**Work instruction:** From the line that contains "From Above of Tokyo Station by Night" down to the final line of the listing below, set down every line exactly, both ends included, and drop the pictures.

**Data block:**
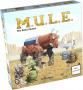 M.U.L.E. The Board Game (MULE)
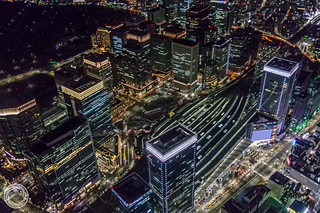 From Above of Tokyo Station by Night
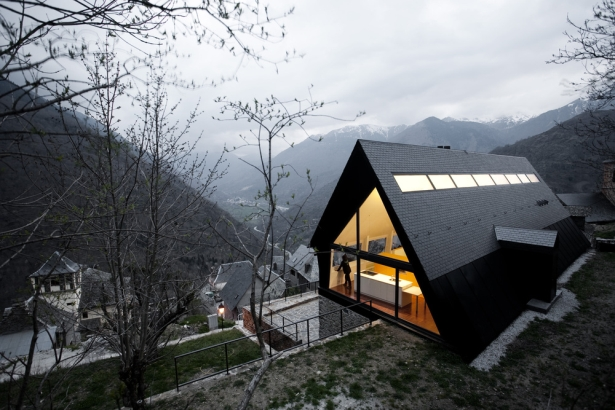 What About A House In The Pyrenees?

**Result of this task:**
 From Above of Tokyo Station by Night
 What About A House In The Pyrenees?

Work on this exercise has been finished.